**** SOURCE RECORDS ****

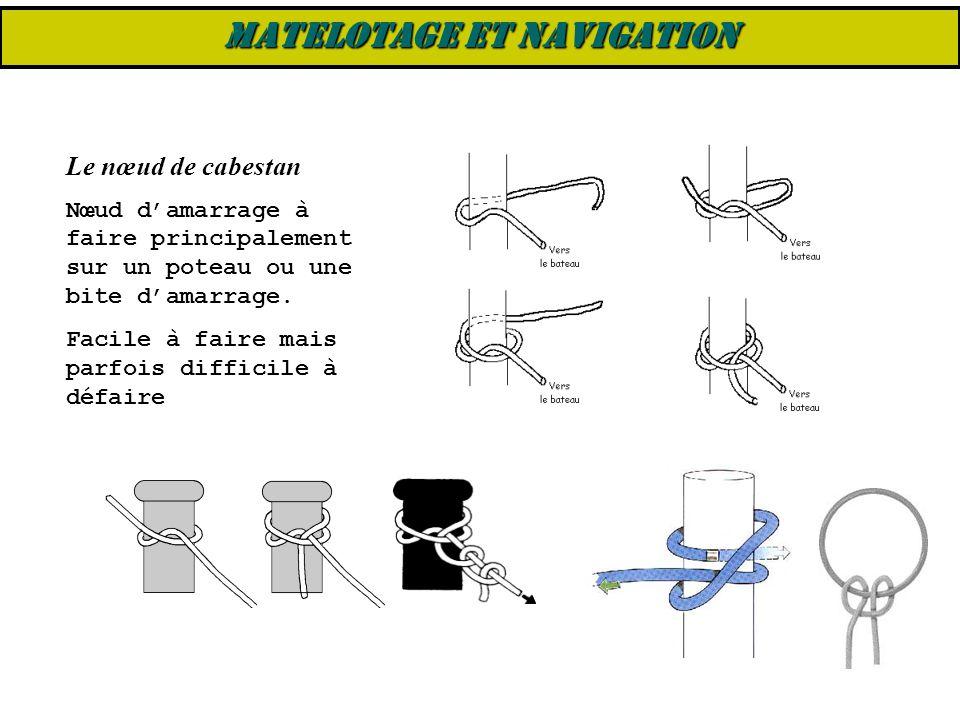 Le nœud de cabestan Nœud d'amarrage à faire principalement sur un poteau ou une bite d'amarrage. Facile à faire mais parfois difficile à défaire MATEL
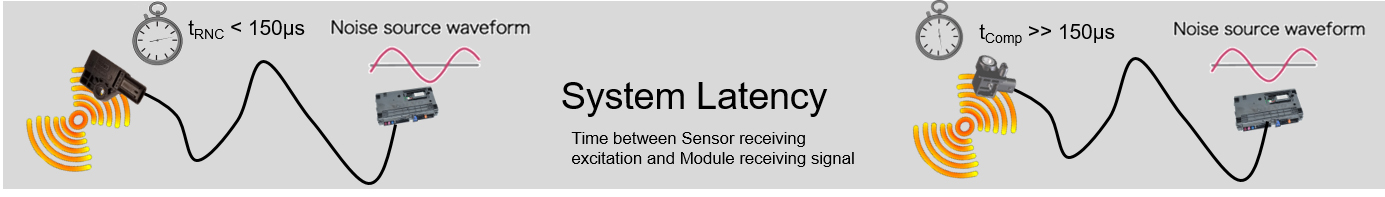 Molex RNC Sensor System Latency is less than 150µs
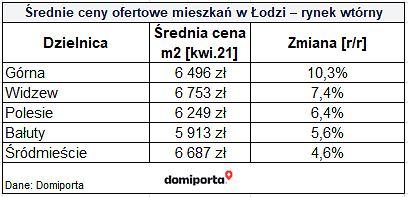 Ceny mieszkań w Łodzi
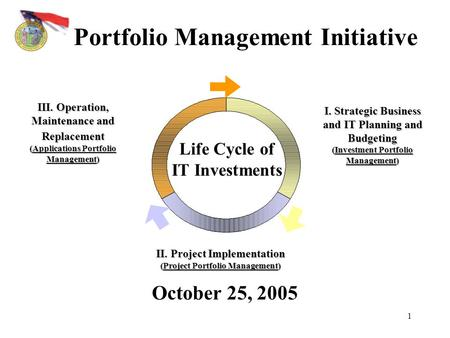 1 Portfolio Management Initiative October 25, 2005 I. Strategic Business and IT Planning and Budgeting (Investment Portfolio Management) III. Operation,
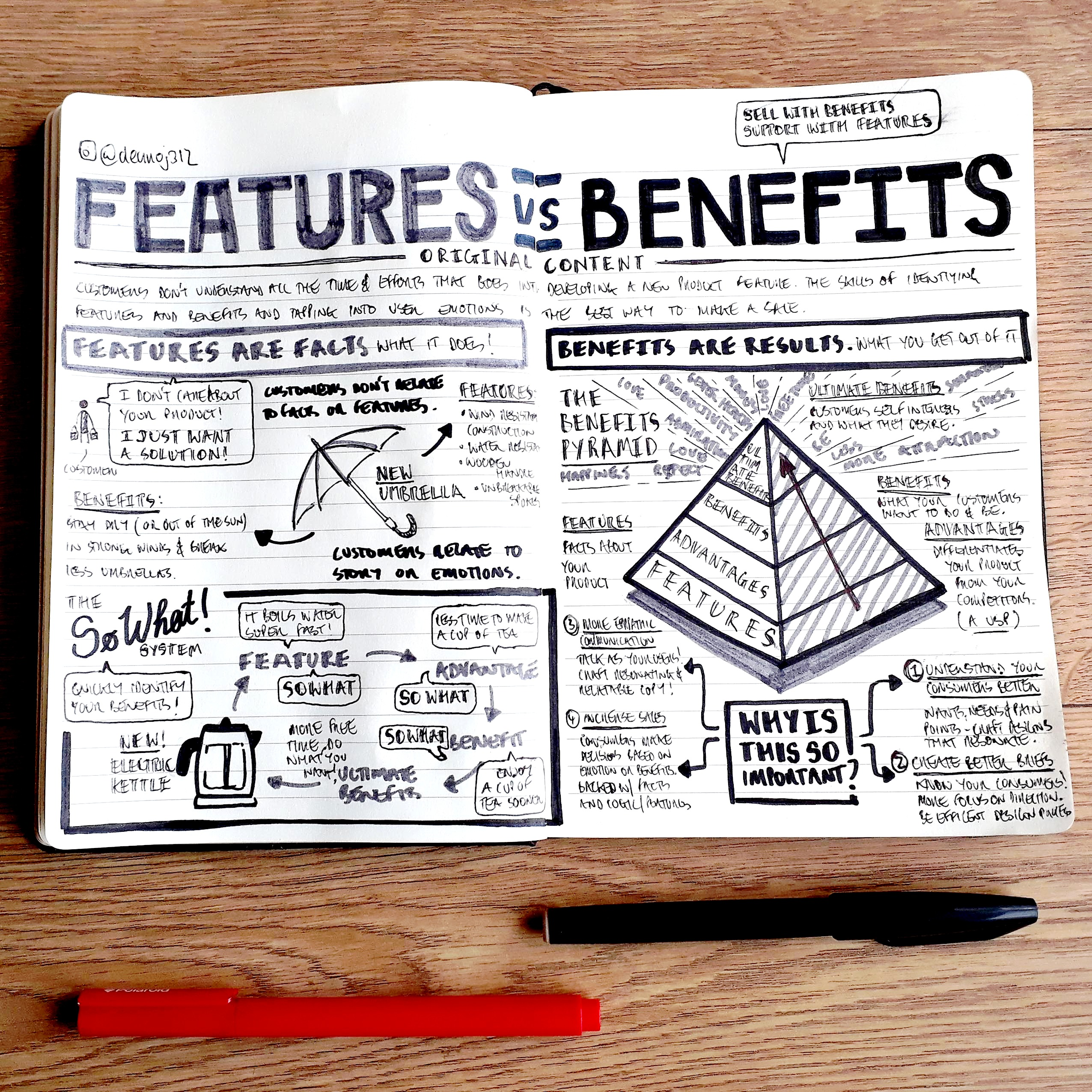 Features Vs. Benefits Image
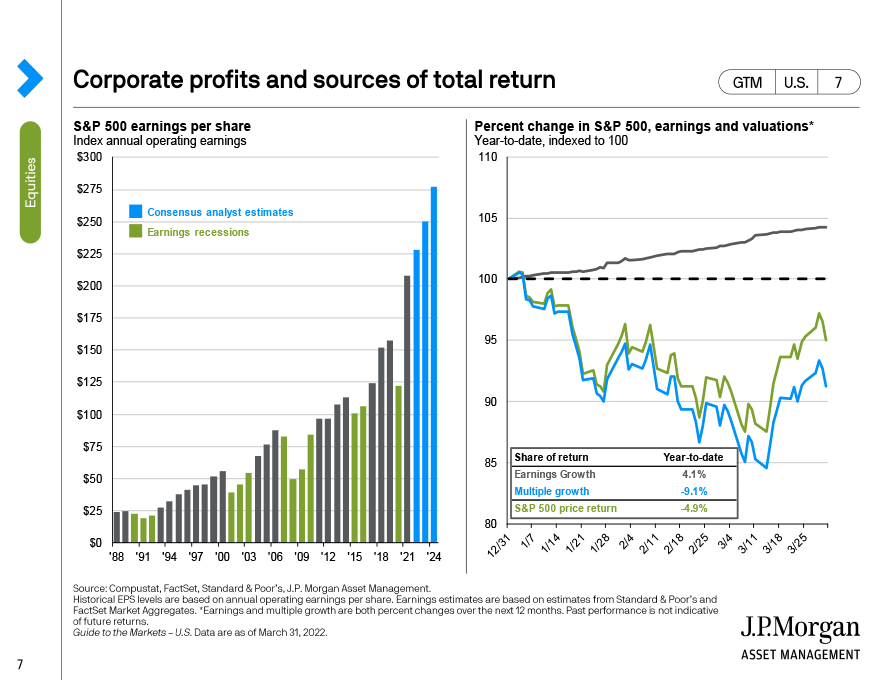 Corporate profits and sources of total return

****

Apart from the pictures, every line of the material above is to be returned word for word.

> **EXERCISE SOLUTION**:
 Le nœud de cabestan Nœud d'amarrage à faire principalement sur un poteau ou une bite d'amarrage. Facile à faire mais parfois difficile à défaire MATEL
 Molex RNC Sensor System Latency is less than 150µs
 Ceny mieszkań w Łodzi
 1 Portfolio Management Initiative October 25, 2005 I. Strategic Business and IT Planning and Budgeting (Investment Portfolio Management) III. Operation,
 Features Vs. Benefits Image
 Corporate profits and sources of total return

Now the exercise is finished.